Can we document what "parity" means here ?

mlir/lib/Conversion/NVGPUToNVVM/NVGPUToNVVM.cpp
706

Can we add a detailed enough comment to justify the current choice fo memref::GlobalOp, vs e.g. AllocaOp ?

749

comments here and below for lowering please.

mlir/test/Conversion/NVGPUToNVVM/nvgpu-to-nvvm.mlir
561

nit: nl

qcolombet added inline comments.Jul 4 2023, 8:21 AM
mlir/include/mlir/Dialect/NVGPU/IR/NVGPU.td
411

Can we use init on the same barrier several times?
E.g.,

barrier = mbarrier.create
mbarrier.init barrier
// RegionA: Do some stuff with barrier
mbarrier.init barrier
// RegionB: Do some other stuff with barrier

Ultimately what I am wondering is what kind of "effects" we should set on this operation, and/or how we should model the dependency on barrier. (like init is a store-like operation and other mbarrier operations are load-like operations on the given barrier?)

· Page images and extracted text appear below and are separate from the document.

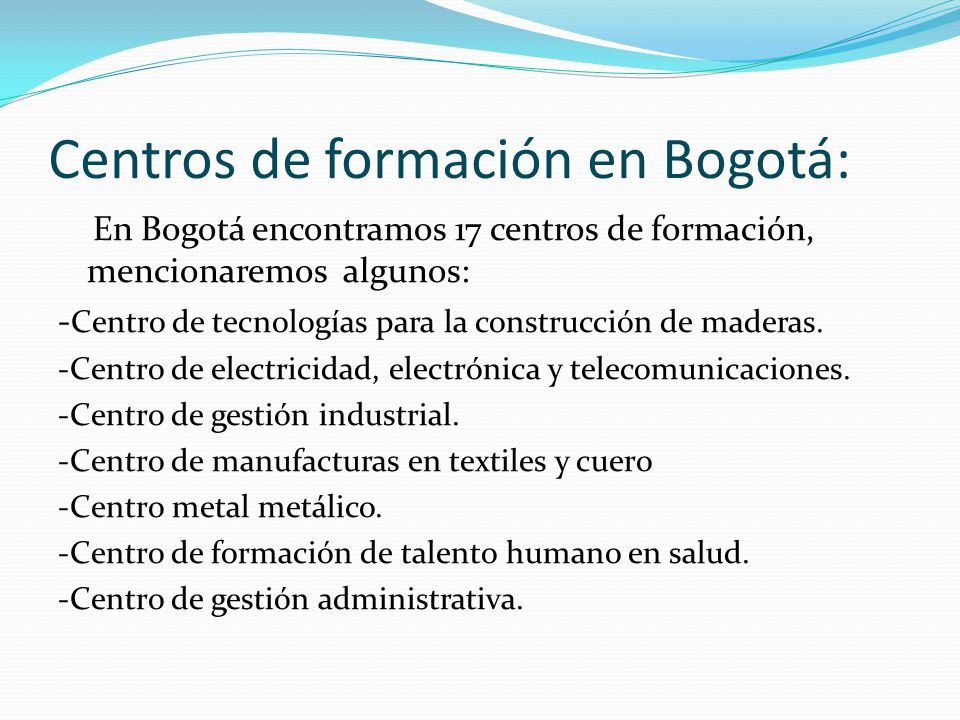 Centros de formación en Bogotá:

En Bogotá encontramos 17 centros de formación, mencionaremos algunos:

-Centro de tecnologías para la construcción de maderas.
-Centro de electricidad, electrónica y telecomunicaciones.
-Centro de gestión industrial.
-Centro de manufacturas en textiles y cuero
-Centro metal metálico.
-Centro de formación de talento humano en salud.
-Centro de gestión administrativa.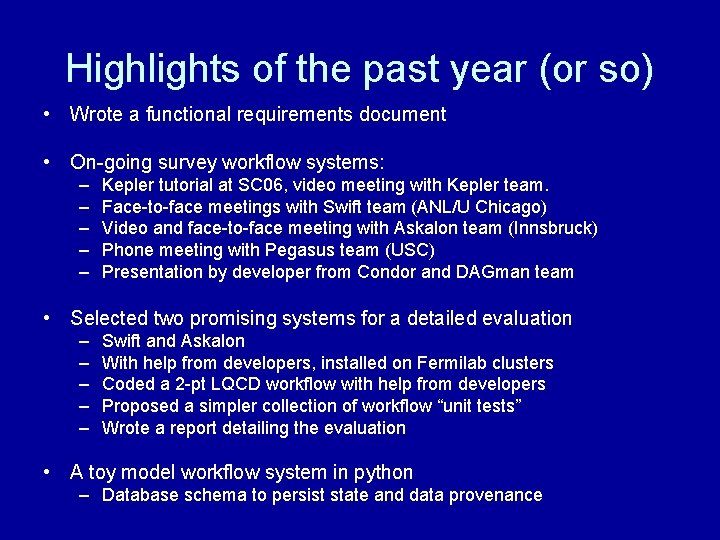 Highlights of the past year (or so)

• Wrote a functional requirements document

• On-going survey workflow systems:
– Kepler tutorial at SC06, video meeting with Kepler team.
– Face-to-face meetings with Swift team (ANL/U Chicago)
– Video and face-to-face meeting with Askalon team (Innsbruck)
– Phone meeting with Pegasus team (USC)
– Presentation by developer from Condor and DAGman team

• Selected two promising systems for a detailed evaluation
– Swift and Askalon
– With help from developers, installed on Fermilab clusters
– Coded a 2-pt LQCD workflow with help from developers
– Proposed a simpler collection of workflow “unit tests”
– Wrote a report detailing the evaluation

• A toy model workflow system in python
– Database schema to persist state and data provenance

For instance, in my snippet, we wouldn't want to move some code from RegionB in RegionA.

mlir/lib/Conversion/NVGPUToNVVM/NVGPUToNVVM.cpp
346

Should we return an optional here?

Put differently, what should the user of this API do when they receive {}?

guraypp updated this revision to Diff 539054.Jul 11 2023, 6:17 AM
guraypp marked 3 inline comments as done.

address comments

guraypp edited the summary of this revision. (Show Details)Jul 11 2023, 6:17 AM
nicolasvasilache accepted this revision.Jul 11 2023, 8:32 AM
nicolasvasilache added inline comments.
mlir/include/mlir/Dialect/NVGPU/IR/NVGPU.td
88

can we drop the first sentence? it seems redundant

This revision is now accepted and ready to land.Jul 11 2023, 8:32 AM
guraypp updated this revision to Diff 539125.Jul 11 2023, 8:34 AM
guraypp edited the summary of this revision. (Show Details)

address the comments

This revision was landed with ongoing or failed builds.Jul 11 2023, 8:35 AM
This revision was automatically updated to reflect the committed changes.